Akira has never been…
Akechi forces down a shiver, a realisation that’s threatening the fragile balance he managed to put together for the day.
But even then, he reaches out to take Akira’s hand. There are few people Akira Kurusu reaches out to, Akechi knows. Understands. Goro Akechi does not have the right to push away Akira Kurusu at his most vulnerable, in a world where he will admit he treasures their relationship too much to risk it fading away.
Goro had started the confrontation thinking he’d need to fight for Akira’s trust. To explain himself, splay himself on the operation table and cut out bloody chunks of his heart and soul to earn back whatever he lost in lying to Akira and the Thieves about the extent of his powers.
He did not expect Akira Kurusu to have had no expectations of him at all.
He did not expect Akira Kurusu to say ‘I like you’ like it was something precious to be kept secret.
He did not expect Akira Kurusu to say that he would like to be with a failure like Goro Akechi no matter the desperate lies, the half-baked faces, whatever skeletons he has in his closet.
He did not expect a person like Joker, like Akira Kurusu, to ever throw what is practically a confession at his feet, especially not so heartfelt.
Akira was a man of quicksilver grins, teasing smirks.
Akechi’s mind flashes to a hug, all those days ago. The gentle, terrible realisation that Akira’s eyes had beautiful flecks of gold in them when looked at closely, that this Akira, his Akira is…

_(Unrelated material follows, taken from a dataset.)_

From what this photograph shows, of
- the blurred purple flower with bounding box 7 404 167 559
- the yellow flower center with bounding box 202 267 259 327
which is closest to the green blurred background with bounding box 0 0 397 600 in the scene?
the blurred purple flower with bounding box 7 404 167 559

Akechi transforms it into a practical motion.
He takes Akira’s hand, then takes his own phone out of his pocket. He taps the app, and reality shimmers back around them. The roar of traffic, the crowds of people that surge along Shibuya station in the day.
Akechi drops Akira’s hand. Naturally.
Because Akechi also knows – Akira did not mean for this to be taken as a confession.
He was not that kind of person. Not here. Not now, with the situation as it is. Akira is better than that.
So Akechi has leeway, and he has always taken the advantage when it is offered.
“I understand, Akira. You’ve always been kind to me. I realise I shouldn’t have doubted you. Thank you,” Akechi manages to say, the world feeling like it was melting around the edges. “I don’t think I can join you for ramen today. Please apologise to the rest of the Thieves for me – I am being protected by Yu right now, as there have been several attacks. I will,” Akechi says, finally stumbling. “I will see you all soon. To thank you all for helping me, at these times. I’m sure more tasks for the Metaverse will come up, and I’ll join you all. Especially now that I’m healed.”
Akechi takes a another step back. Gives Akira a nod and what he hopes is a reassuring smile.
Then he pivots on his heel and walks quickly away.
Goro Akechi will not admit he leaves before he even hears Akira reply.
[Fool Rank 9 – Akira Kurusu]
Makoto settles down at her desk and takes a deep breath.
It's been a long few days. After replying to Haru and scrolling through the Phantom Thieves' chat, she puts down her phone and takes out her study materials. Just because she had more extracurriculars in the form of her internship and supporting the Thieves nowadays didn't mean exams would suddenly stop coming closer. As a third-year student, she needs to study for her upcoming university exams.
She tries not to think too hard about the other few third years in the Thieves.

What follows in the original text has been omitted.